Last updated : 13 January 2006 By Editor

If nothing else, at least it means David 'lapdog' Gill is now all but redundant. Go fetch Woodward's brew, you traitor....

From The Times:

Malcolm Glazer, the owner of Manchester United, has given the first clear indication of a possible refinancing of his controversial £790 million takeover. A “chief of staff” has been appointed to liaise with the banks that loaned the American billionaire the money to buy the club.

Ed Woodward, a former investment banker who played a key role in structuring the takeover when he was at JPMorgan has been hired to be the Glazer family’s “eyes and ears in the City”. The 34-year-old Bristol University graduate started work for Red Football, the Glazers’ takeover vehicle, on November 28 and is working alongside David Gill, the United chief executive, and the rest of the board. He reports directly to Glazer and his sons, led by Joel.

Glazer bought United last May, borrowing heavily to finance the transaction. About £374 million came from banks and a further £275 million was raised through the issue to three New York hedge funds of preference shares secured against the family’s stake in the club.

The rates of interest of these so-called PIK loans are widely regarded as punishing, ranging up to 20 per cent, but the payment is deferred. More pressing for the owners is to service the bank debt on the United balance sheet through the club’s cashflows. The interest alone on these loans was expected to be more than £20 million in the first year.

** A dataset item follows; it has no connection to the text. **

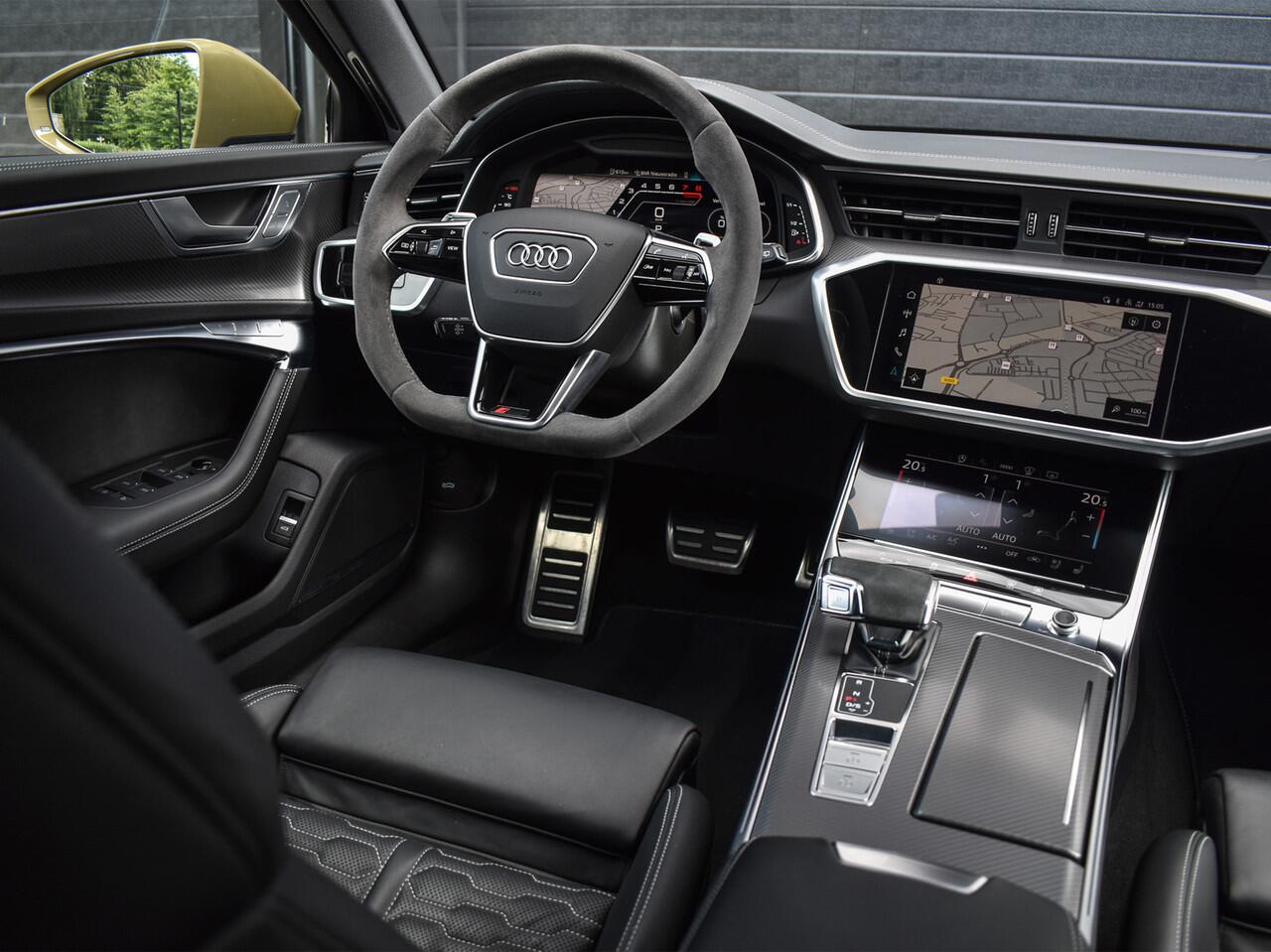 Audi RS6 Avant RS 6 TFSI QUATTRO | DYNAMIC PACK | B&O SOUND | RS-SPORTUITLAAT | DESIGN PACK | PANORAMADAK | HEAD-UP | SPORT-DIFFERENTIEEL | MATRIX-LED + LASER | AUDI EXCLUSIVE LAK | RS-SPORTSTOELEN + VENTILATIE | COMFORT AIRCO 4 ZONE | 4-WHEEL STEERING | ASSISTENT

A refinancing of the original deal was expected at some stage. Woodward’s appointment does not directly point to a renegotiation, but it will nonetheless unsettle supporters concerned about their team’s performance after their early exit from the Champions League and Sir Alex Ferguson’s ability to compete in the transfer market for the best players.

The Glazers’ business plan, revealed by The Times last June, has already had to be rethought. It assumed that United would qualify for the lucrative knockout stages of the Champions League every season, reaching the quarter- finals at least every third year. Defeat by Benfica before Christmas, however, suggested that they may struggle to do so with the ease of past seasons.

After The Times learnt yesterday of Woodward’s appointment, the Glazers sought to play down its significance, but they did, for the first time, state that refinancing was an option. “No refinancing is imminent. However, it is an option that may be used in future,” a spokesman for the family said. “It is extremely common for companies to change their financing structure once a takeover is completed.”

The Glazers plan to publish accounts for last season this month. They should provide a clearer picture of United’s debt position but will cover only two months of the family’s reign, so may offer limited insight into whether past successes can be sustained on present resources.